Pre-existing mineral deposits on the Moon (sinuous melt, above) have survived impacts powerful enough to melt rock. Not detectable in the crater image (inset), deposits are visible only in light at certain wavelengths [NASA/Deepak Dhingra].
Brown University — April 2 — Despite the unimaginable energy produced during large impacts on the Moon, those impacts may not wipe the mineralogical slate clean, according to new research led by Brown University geoscientists.

The researchers have discovered a rock body with a distinct mineralogy snaking for (28.9 km) across the floor of Copernicus crater, a 60-mile-wide hole on the Moon’s near side.
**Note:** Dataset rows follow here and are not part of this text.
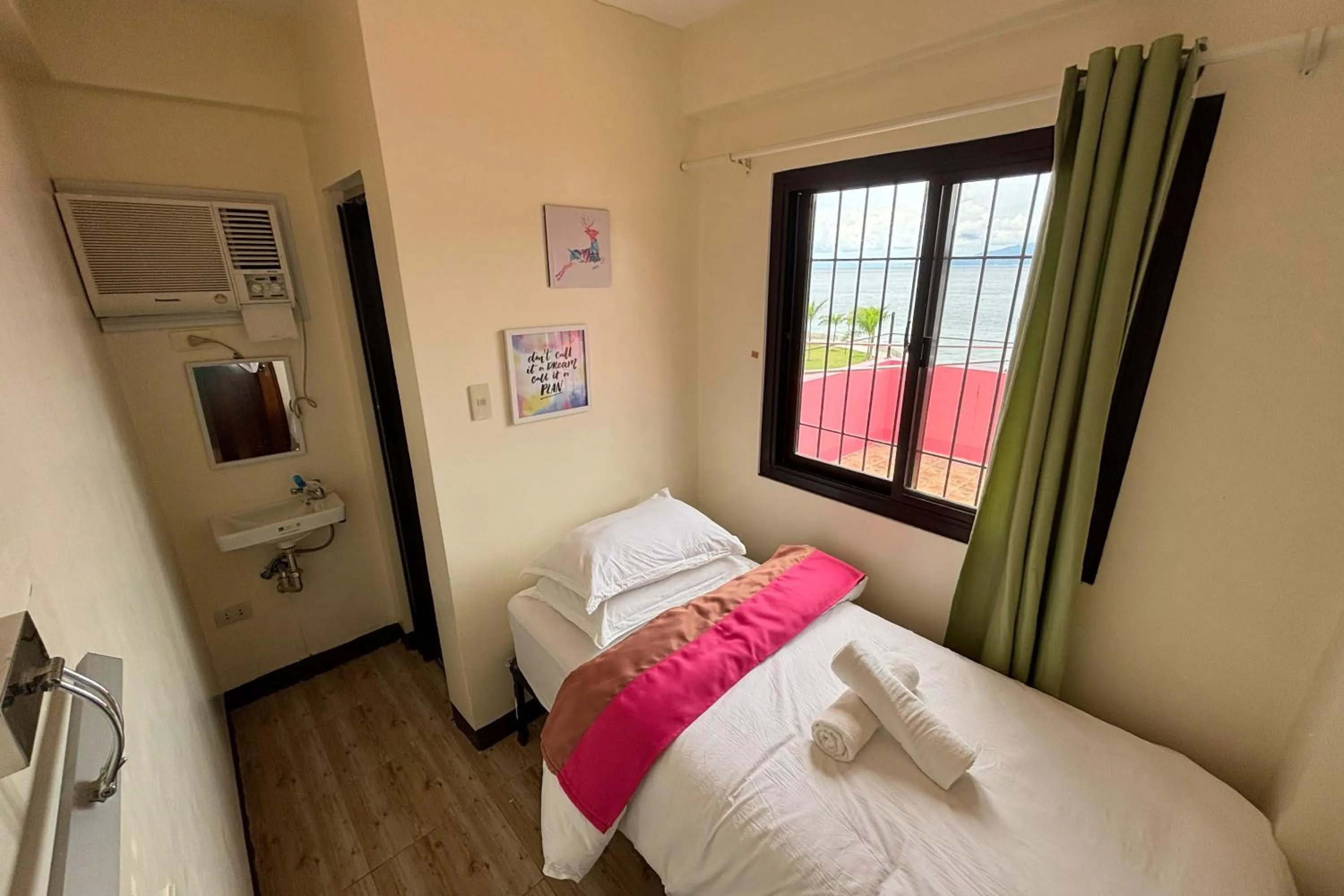 Bed in Pink Ocean Diving Resort Sabang Puerto Galera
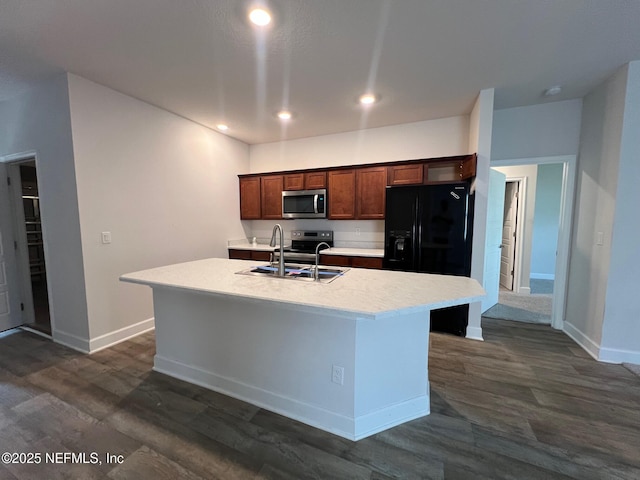 kitchen featuring appliances with stainless steel finishes, baseboards, dark wood-type flooring, an island with sink, and light countertops
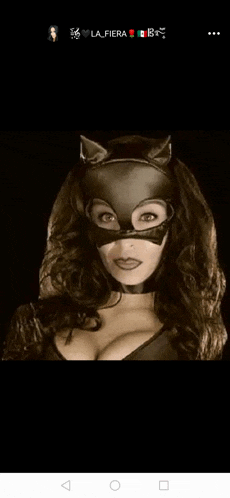 a woman is wearing a cat mask and a cat ears headband .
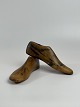 Pair of antique wooden shoes last in size 36. Marks from the shoemaker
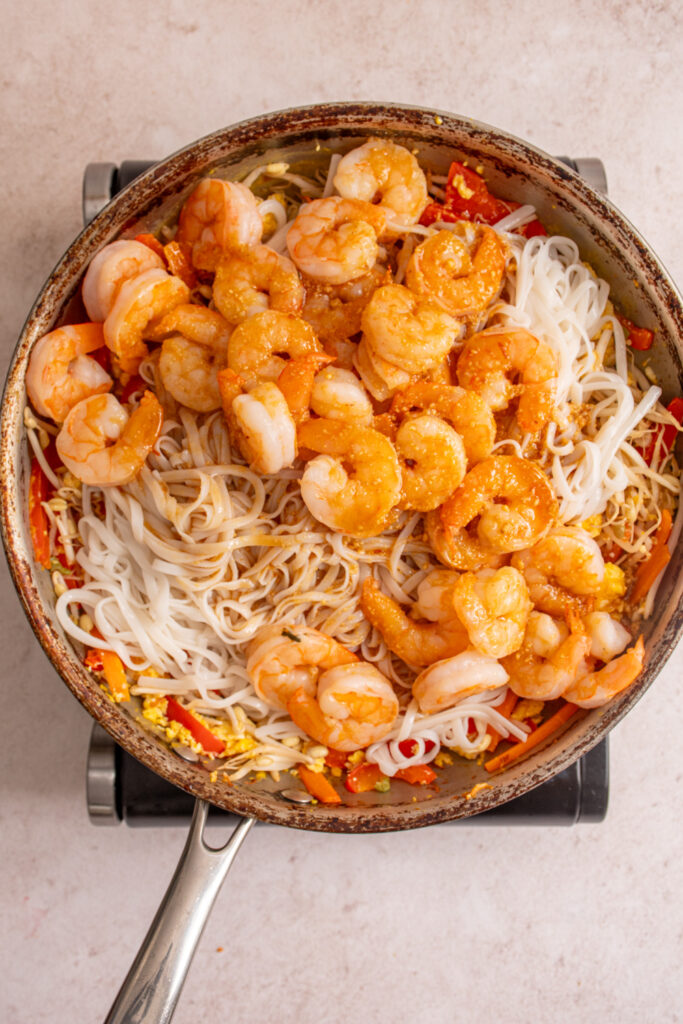 Adding the noodles, shrimp, and sauce to the vegetables in a skillet.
The sinuous feature appears to bear the mineralogical signature of rocks that were present before the impact that made the crater.

The deposit is interesting because it is part of a sheet of impact melt, the cooled remains of rocks melted during an impact. Geologists had long assumed that melt deposits would retain little pre-impact mineralogical diversity.

Large impacts produce giant cauldrons of impact melt that eventually cool and reform into solid rock. The assumption was that the impact energy would stir that cauldron thoroughly during the liquid phase, mixing all the rock types together into an indistinguishable mass. Identifying any pre-impact mineral variation would be a bit like dumping four-course meal into a blender and then trying to pick out the potatoes.

But this distinct feature found at Copernicus suggests that pre-existing mineralogy isn’t always blended away by the impact process.

“The takeaway here is that impact melt deposits aren’t bland,” said Deepak Dhingra, a Brown graduate student who led the research. “The implication is that we don’t understand the impact cratering process quite as well as we thought.”

Close up view of the feature marked with light green, designated "Surrounding Melt (Fe-Ca rich Pyroxene)" in the study illustration immediately above. LROC Narrow Angle Camera (NAC) observation M175408129R, spacecraft orbit 10984, November 8, 2011; resolution 41 cm per pixel from 26.06 kilometers [NASA/GSFC/Arizona State University].
The findings are published in online early view in the journal Geophysical Research Letters .

Copernicus is one of the best-studied craters on the Moon, yet this deposit went unnoticed for decades. It was imaging in 83 wavelengths of light in the visible and near-infrared region by the Moon Mineralogy Mapper — M3 — that made the deposit stand out like a sore thumb.

M3 orbited the Moon for 10 months during 2008-09 aboard India’s Chandrayaan-1 spacecraft and mapped nearly the whole lunar surface. Different minerals reflect light in different wavelengths at variable intensities. So by looking at the variation at those wavelengths, it’s possible to identify minerals.

In the M3 imaging of Copernicus, the new feature appeared as an area that reflects less light at wavelengths around 900 and 2,000 nanometers, an indicator of minerals rich in magnesium pyroxenes. In the rest of the crater floor, there was a dominant dip beyond 950 nm and 2400 nm, indicating minerals rich in iron and calcium pyroxenes. “That means there are at least two different mineral compositions within the impact melt, something previously not known for impact melt on the Moon,” Dhingra said.

It is not clear exactly how or why this feature formed the way it did, the researchers say. That’s an area for future study. But the fact that impact melt isn’t always homogenous changes the way geologists look at lunar impact craters.

“These features have preserved signatures of the original target material, providing ‘pointers’ that lead back to the source region inside the crater,” said James W. Head III, the Scherck Distinguished Professor of Geological Sciences and one of the authors of the study. “Deepak’s findings have provided new insight into the fundamentals of how the cratering process works. These results will now permit a more rigorous reconstruction of the cratering process to be undertaken.”

Carle Pieters, a professor of geological sciences at Brown and the principal investigator of the M3 experiment, was one of the co-authors on the paper, with Peter Isaacson of the University of Hawaii.